Alla bisogna ha provveduto Giancarlo Caselli con un’aspra requisitoria stampata sul ‘Fatto Qutotidiano’. L’ex procuratore di Palermo parla di “fuoco amico”, di “alcune allusioni e accuse (…) Fuoco amico al quale si sono subito accodati i vari ‘nemici’ di don Ciotti, pronti anche a spargere ipocrisia a piene mani. Una circostanza, questa, che farà forse riflettere La Torre (meno i suoi consiglieri, se ve ne sono)”.

La frasettina tra parentesi – quasi buttata lì senza parere – rappresenta il cardine più o meno occulto dell’imputazione caselliana. Franco La Torre è stato probabilmente consigliato da qualcuno, chissà, da uno dei ‘nemici di don Luigi’ che attendeva il momento migliore per spargere veleno nell’Eden dell’illibatezza. L’ignaro figlio di Pio deve essere stato sospinto alla stregua di una una pedina da occhiuti manovratori, “se ve ne sono”.
E’ un antico stratagemma dialettico quello di togliere fiato a un contraddittore, affastellando ombre su ombre che lascino immaginare innominabili interessi o suggeritori nascosti.
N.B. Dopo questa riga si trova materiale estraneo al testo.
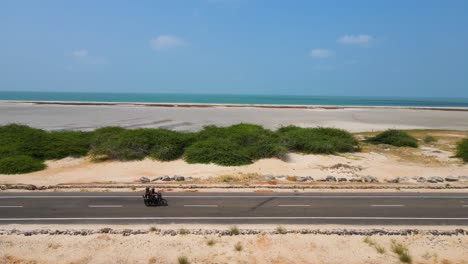 panoramic aerial drone shot of dhanushkodi, highlighting the untouched beaches and shimmering ocean waters.
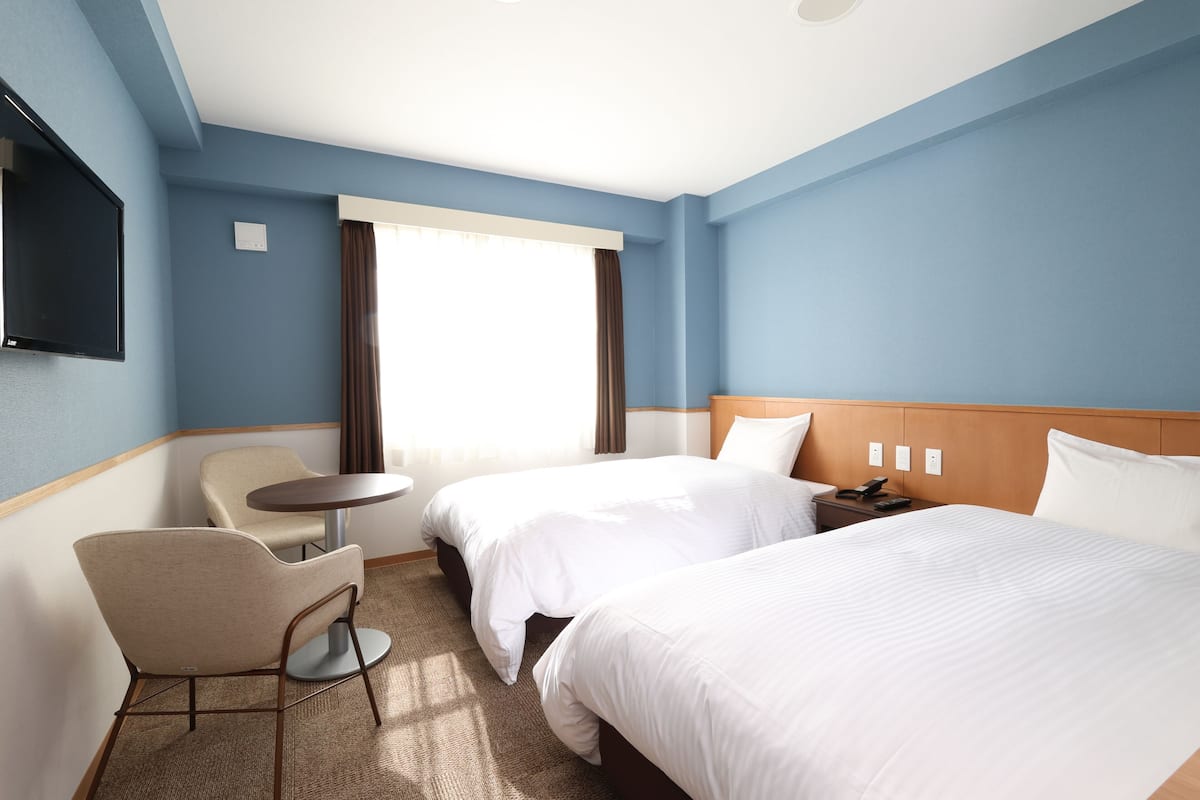 Une chambre d’hôtel avec deux lits, un bureau, une chaise, une télévision et une fenêtre avec des rideaux.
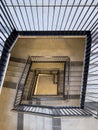 Bird\'s-eye view from top to bottom of stairwell in tall block of flats with banisters Royalty Free Stock Photo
Anche quando non si scrive apertamente, l’espediente traspare.

Se questa fosse una storia di coppole e lupare si tratterebbe, insomma, di un chiaro tentativo di mascariamento. Poiché la questione coinvolge l’annus horribilis dell’Antimafia, persone perbene, un giudice-icona, ‘Libera’ e un sacerdote in odore di santità legalitaria, si può parlare al massimo – e con tutte le cautele necessarie – di delegittimazione semplice. In fondo, un peccato veniale.